Le garanzie che la Compañia dà in merito al rispetto delle norme statali e provinciali appaiono però strumentali: le leggi (e i poteri che le creano) sembrano essere qualcosa da chiamare in causa e a cui fare riferimento solo quando vi è la necessità di deresponsabilizzarsi, di non ledere i propri interessi, come nel caso appena ricordato; sono invece qualcosa da cui allontanarsi quando richiamano ad una chiara responsabilità, come nel pagamento delle imposte sulla proprietà.
Emblematica, in questo senso, la vicenda che nel 1997 ha coinvolto il piccolo comune di El Maitén, nel dipartimento di Cushamen, con i suoi circa 4mila abitanti e con una estensione di 60 mila ettari di cui poco meno di 48 mila in mano al Gruppo di Treviso.

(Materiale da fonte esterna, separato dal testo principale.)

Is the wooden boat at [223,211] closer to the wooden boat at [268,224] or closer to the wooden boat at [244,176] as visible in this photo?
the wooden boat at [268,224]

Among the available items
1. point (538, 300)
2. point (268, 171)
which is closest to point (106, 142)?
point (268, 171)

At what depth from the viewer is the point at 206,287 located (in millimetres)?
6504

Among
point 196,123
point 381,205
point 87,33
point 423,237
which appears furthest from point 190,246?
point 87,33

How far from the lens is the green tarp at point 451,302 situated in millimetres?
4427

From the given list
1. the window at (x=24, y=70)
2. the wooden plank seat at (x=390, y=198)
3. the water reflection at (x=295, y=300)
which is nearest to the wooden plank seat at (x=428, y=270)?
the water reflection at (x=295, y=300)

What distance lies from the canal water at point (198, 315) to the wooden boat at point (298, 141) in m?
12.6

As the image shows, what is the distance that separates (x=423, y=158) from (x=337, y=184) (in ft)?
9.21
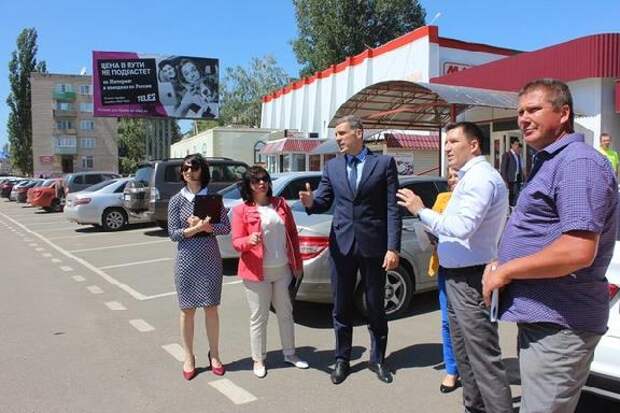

Con un’ordinanza approvata nel gennaio di quell’anno l’amministrazione comunale ha deciso di aumentare l’imposta a chi possiede più di 2.550 ettari di terra. I Benetton, secondo quanto riportato dal “Clarin”, non hanno però ritenuto appropriato tale aumento omettendo quindi di pagare la differenza dovuta, circa 10 mila pesos, e proponendo di versarla sotto forma di donazione. La municipalità ha rifiutato la loro proposta, considerandola un’infrazione alla tassazione sul patrimonio fondiario, ma i Benetton – ha continuato ancora il “Clarin” – non hanno voluto sentire ragioni. L’amministratore di El Maitén, Miguel Guajardo, a quel punto ha deciso di rimettere la controversia nella mani del Tribunale di Esquel e, così, a metà gennaio del 1998 l’impresa veneta ha riconosciuto per la prima volta il debito e, contestualmente, ha promesso di saldarlo. La causa si è risolta nel febbraio dello stesso anno quando, a seguito della sentenza, gli imprenditori italiani si sono trovati costretti a pagare 100 mila pesos al comune di El Maitén come arretrati e, per di più, a titolo risarcitorio.